■6th Rikkyo International Seminar
on Education
“Learning, play and arts of Swedish early childhood education from postmodern perspective”
Play is usually regard as an opposite activity of learning. The perspective presupposes that learning is an effort to get the goal that is previously determined and play is absolute free from the goal. We make an objection against the modern notion of learning and play. Essentially learning and play is interdependent activity. The Reggio-Emilia inspired practice and research have developed the postmodern notion of learning and play. We invite the leading scholar and the theatre-maker from Sweden to discuss the learning and play. Dr. Monica Nilsson will talk her theoretical perspective and her current studies through introducing the actual issues of early childhood education of Sweden. Arts-based pedagogy is also a challenge for the modern perspective of education, learning, and life. The artist as an outsider of education will give us a fresh perspective to think learning and development of children. The dramatist, Bernt Höglund is one of the leading theatre maker for children in Scandinavian countries. He made two theatre plays for children in Japan. After two keynote speeches, Minoru Satomi who is the researcher of critical pedagogy will take comments for them. Finally, Hiroaki Ishiguro will facilitate the open forum session with Monica Nilson, Bernt Höglund, Minoru Satomi and audiences. The symposium will promote to reconsider the notions of learning, development and arts for children.

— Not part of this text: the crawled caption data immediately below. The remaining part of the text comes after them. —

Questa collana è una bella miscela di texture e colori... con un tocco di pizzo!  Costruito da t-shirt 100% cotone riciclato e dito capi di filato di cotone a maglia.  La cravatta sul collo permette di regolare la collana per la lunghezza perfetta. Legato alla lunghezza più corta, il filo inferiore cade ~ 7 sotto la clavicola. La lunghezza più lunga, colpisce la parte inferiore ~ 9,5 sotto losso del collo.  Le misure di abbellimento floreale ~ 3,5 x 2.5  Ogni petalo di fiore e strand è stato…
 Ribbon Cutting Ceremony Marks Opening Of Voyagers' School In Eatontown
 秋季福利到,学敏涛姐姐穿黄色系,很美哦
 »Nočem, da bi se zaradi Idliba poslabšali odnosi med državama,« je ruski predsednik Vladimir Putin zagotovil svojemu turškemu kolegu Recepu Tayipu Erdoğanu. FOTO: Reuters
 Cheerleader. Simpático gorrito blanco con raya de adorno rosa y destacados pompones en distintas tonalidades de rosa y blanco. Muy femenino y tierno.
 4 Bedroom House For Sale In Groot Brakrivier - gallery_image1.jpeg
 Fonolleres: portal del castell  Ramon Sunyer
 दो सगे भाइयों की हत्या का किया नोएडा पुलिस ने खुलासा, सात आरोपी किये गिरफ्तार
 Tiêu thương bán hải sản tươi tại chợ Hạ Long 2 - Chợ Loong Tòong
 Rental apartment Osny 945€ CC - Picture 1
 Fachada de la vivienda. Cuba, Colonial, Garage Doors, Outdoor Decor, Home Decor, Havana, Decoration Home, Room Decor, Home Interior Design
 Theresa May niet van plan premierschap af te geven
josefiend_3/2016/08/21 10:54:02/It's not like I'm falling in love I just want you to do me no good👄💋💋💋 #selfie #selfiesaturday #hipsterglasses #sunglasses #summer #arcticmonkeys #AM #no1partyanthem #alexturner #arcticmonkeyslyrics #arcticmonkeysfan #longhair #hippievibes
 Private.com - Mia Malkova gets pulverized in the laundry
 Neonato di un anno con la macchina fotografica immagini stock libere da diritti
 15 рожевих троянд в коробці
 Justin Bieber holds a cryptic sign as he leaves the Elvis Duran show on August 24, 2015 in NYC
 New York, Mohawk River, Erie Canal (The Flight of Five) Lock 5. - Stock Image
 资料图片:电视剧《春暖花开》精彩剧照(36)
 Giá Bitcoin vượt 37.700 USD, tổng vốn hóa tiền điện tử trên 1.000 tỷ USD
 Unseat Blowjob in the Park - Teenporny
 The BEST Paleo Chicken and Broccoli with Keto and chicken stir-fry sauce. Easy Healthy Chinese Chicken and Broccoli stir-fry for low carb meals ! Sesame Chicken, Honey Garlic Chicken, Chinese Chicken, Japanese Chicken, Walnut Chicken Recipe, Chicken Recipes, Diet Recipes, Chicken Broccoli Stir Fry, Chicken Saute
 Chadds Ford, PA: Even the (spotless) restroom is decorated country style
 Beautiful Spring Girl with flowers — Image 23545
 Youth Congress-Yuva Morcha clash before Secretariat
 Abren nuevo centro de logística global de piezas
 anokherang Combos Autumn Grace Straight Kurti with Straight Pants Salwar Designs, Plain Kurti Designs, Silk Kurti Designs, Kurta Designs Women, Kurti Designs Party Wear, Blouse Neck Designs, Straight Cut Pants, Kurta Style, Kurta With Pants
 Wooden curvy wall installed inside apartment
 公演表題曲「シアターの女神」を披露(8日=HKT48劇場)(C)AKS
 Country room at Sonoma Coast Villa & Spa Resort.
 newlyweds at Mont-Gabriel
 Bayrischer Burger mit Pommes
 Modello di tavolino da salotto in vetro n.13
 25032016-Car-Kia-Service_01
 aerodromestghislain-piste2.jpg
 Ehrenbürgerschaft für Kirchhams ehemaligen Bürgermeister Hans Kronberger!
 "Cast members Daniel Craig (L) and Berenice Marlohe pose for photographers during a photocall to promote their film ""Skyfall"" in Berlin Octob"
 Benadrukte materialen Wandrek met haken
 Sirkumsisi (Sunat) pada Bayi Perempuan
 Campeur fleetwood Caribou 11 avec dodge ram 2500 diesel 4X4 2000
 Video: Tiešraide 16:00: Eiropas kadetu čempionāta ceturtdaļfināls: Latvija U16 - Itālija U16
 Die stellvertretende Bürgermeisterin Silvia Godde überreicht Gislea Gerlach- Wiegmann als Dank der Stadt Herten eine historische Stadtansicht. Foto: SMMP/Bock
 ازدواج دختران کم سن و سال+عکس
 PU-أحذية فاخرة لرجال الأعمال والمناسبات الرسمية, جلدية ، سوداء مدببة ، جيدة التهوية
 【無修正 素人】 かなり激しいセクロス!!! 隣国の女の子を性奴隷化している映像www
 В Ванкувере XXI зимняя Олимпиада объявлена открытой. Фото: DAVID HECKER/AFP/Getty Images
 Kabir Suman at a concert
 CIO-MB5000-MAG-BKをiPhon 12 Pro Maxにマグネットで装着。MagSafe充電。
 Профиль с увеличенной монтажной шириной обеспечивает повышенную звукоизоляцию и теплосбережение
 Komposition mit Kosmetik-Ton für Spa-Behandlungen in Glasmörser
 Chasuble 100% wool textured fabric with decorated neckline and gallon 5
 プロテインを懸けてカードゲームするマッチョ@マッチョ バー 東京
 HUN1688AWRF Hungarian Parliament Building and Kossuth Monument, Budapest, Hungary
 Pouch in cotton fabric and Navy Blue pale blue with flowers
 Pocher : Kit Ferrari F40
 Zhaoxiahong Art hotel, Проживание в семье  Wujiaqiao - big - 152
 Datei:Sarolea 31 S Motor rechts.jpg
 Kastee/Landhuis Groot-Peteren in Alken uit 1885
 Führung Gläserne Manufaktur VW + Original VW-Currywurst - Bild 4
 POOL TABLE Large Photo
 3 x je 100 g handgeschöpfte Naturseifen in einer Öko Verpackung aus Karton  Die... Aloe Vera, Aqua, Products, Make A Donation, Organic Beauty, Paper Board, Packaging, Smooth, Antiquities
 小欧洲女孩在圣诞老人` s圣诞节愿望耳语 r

Organizer: Hiroaki Ishiguro (College of Arts, Rikkyo University)
Chair: Sachiko Uchida (Faculty of Human Development, Takasaki University of Health and Welfare)
Interpreter:Yuko Kawashima (Hokkaido University of Education at Asahikawa) & Chika Inoue (Department of Early Childhood Education and Care, Tokoha University Junior College)
Sponsored by Grant-in-Aid for Scientific Research (B) for Hiroaki Ishiguro, 2017
Supported with Department of education, College of Arts, Rikkyo University.
- Date
13:00 - 17:10, Oct., 15, Sun, 2017 - Place
Place: Seminar Room, 6th Floor, Building Number 14, Rikkyo University, Ikebukuro Campus) Campusmap Access - Inquiry and Reservation (Ended)
Free of charge but preserve is highly recommended because of limited number of seat.
Reservation: Reservation Form
Inquiry: kakenmclit@rikkyo.ac.jp - Program
13:05 Opening Speech of the Organizer Hiroaki Ishiguro
13:10 Keynote Speech 1 Monica Nilsson (Jönköping University, Guest scholar of Rikkyo University) with Interpreter (Eng./Jap.), 60min. including questions for clarification
14:10 Keynote Speech 2 Bernt Höglund (Theater Maker), with Interpreter (Eng./Jap.), 60min. including questions for clarification.
15:10 Break
15:30 Comments on Speeches Minoru Satomi (Professor emeritus, Kokugakuin University)
16:00 Open forum
Facilitator:Hiroaki Ishiguro
Discussants: Monica Nilsson, Bernt Höglund, Minoru Satomi with Interpreters
17:00 Closing Speech of the Organizer Hiroaki Ishiguro
17:10 Fin. - Presenters
●Dr. Monica Nilsson, Associate Professor, School of Education and Communication, Jönköping University.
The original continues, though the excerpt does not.